▶ _Written problem_: Copy the listing below word for word, from the line that contains "Which of the" through the end of the listing, leaving out the pictures.

## begin Material

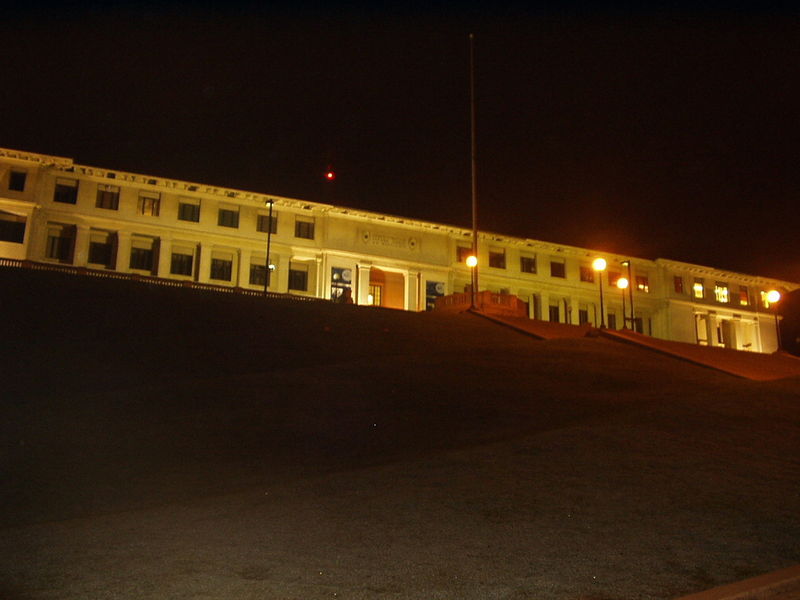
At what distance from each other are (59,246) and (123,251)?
321 centimetres

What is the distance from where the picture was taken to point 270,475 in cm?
823

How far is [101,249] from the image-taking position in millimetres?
39531

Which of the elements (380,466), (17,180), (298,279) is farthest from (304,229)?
(380,466)

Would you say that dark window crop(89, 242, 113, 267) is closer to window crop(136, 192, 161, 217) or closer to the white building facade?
the white building facade

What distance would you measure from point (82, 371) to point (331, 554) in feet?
30.8

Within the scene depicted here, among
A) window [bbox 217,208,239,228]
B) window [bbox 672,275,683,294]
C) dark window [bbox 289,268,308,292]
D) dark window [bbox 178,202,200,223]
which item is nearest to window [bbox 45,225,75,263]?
dark window [bbox 178,202,200,223]

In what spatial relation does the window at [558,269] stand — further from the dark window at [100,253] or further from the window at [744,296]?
the dark window at [100,253]

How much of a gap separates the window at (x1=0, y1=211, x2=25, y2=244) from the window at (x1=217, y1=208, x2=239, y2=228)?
10.3 metres

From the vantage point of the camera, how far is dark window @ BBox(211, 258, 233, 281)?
42.0 m

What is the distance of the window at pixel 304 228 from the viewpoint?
144 feet

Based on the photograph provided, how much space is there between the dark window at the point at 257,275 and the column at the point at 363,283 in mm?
5814

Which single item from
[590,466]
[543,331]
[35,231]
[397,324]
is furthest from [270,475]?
[35,231]

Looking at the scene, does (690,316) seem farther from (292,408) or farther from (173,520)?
(173,520)

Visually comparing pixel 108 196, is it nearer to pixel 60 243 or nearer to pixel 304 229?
pixel 60 243
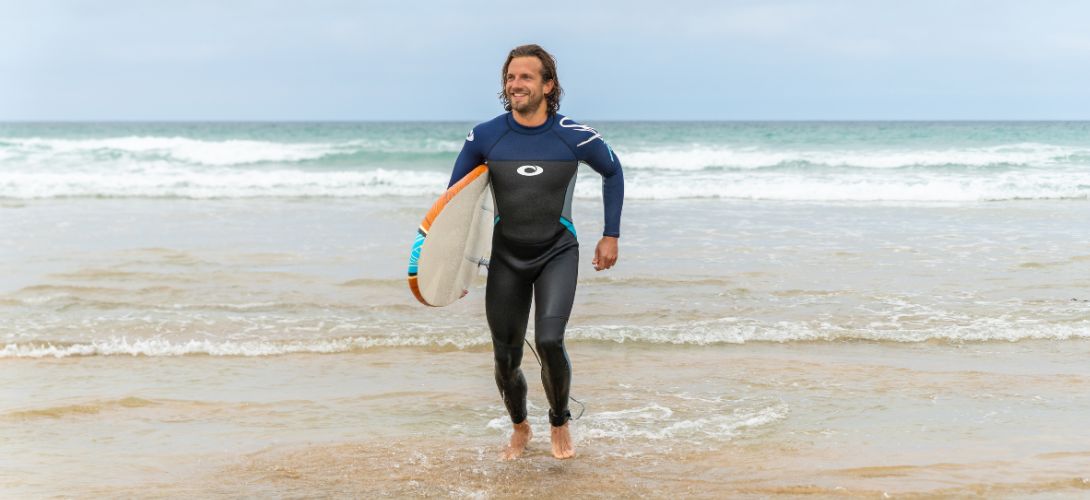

## end Material

▶ _Task result_:
Which of the elements (380,466), (17,180), (298,279) is farthest from (304,229)?
(380,466)

Would you say that dark window crop(89, 242, 113, 267) is closer to window crop(136, 192, 161, 217) or closer to the white building facade?
the white building facade

What distance would you measure from point (82, 371) to point (331, 554) in feet?
30.8

Within the scene depicted here, among
A) window [bbox 217,208,239,228]
B) window [bbox 672,275,683,294]
C) dark window [bbox 289,268,308,292]
D) dark window [bbox 178,202,200,223]
which item is nearest to window [bbox 45,225,75,263]?
dark window [bbox 178,202,200,223]

In what spatial relation does the window at [558,269] stand — further from the dark window at [100,253] or further from the window at [744,296]?
the dark window at [100,253]

How much of a gap separates the window at (x1=0, y1=211, x2=25, y2=244) from the window at (x1=217, y1=208, x2=239, y2=228)?
10.3 metres

From the vantage point of the camera, how far is dark window @ BBox(211, 258, 233, 281)?
42.0 m

What is the distance of the window at pixel 304 228 from the viewpoint?
144 feet

Based on the photograph provided, how much space is there between the dark window at the point at 257,275 and the column at the point at 363,283 in mm?
5814

Which single item from
[590,466]
[543,331]
[35,231]
[397,324]
is furthest from [270,475]?
[35,231]

Looking at the scene, does (690,316) seem farther from (292,408) or farther from (173,520)?
(173,520)

Visually comparing pixel 108 196, is it nearer to pixel 60 243 or nearer to pixel 304 229?
pixel 60 243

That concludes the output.